**What you are asked to do**
Print the whole listing again exactly, keeping no pictures in it.

**Data provided**
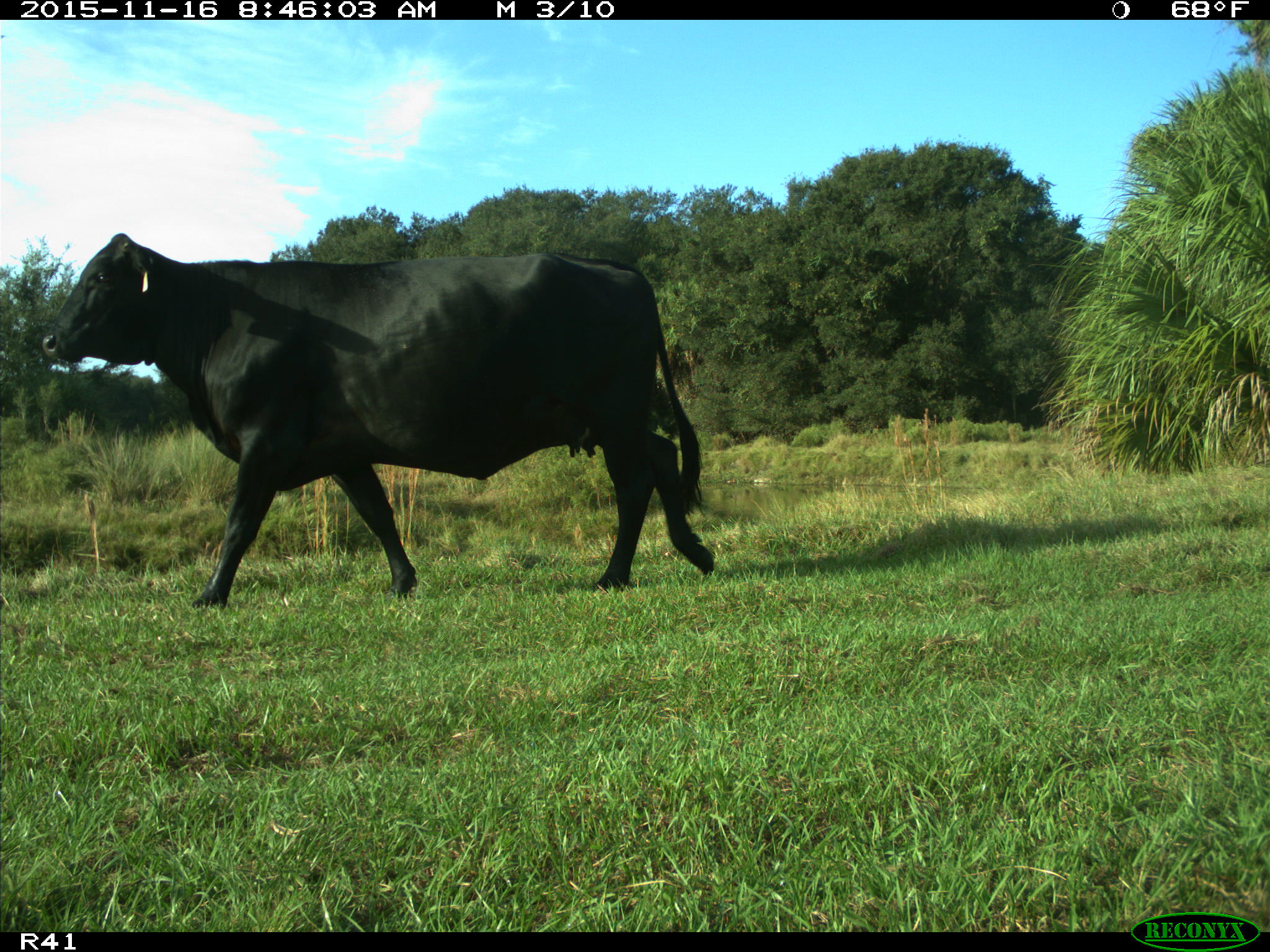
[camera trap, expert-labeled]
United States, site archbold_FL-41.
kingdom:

**Task result**
[camera trap, expert-labeled]
United States, site archbold_FL-41.
kingdom:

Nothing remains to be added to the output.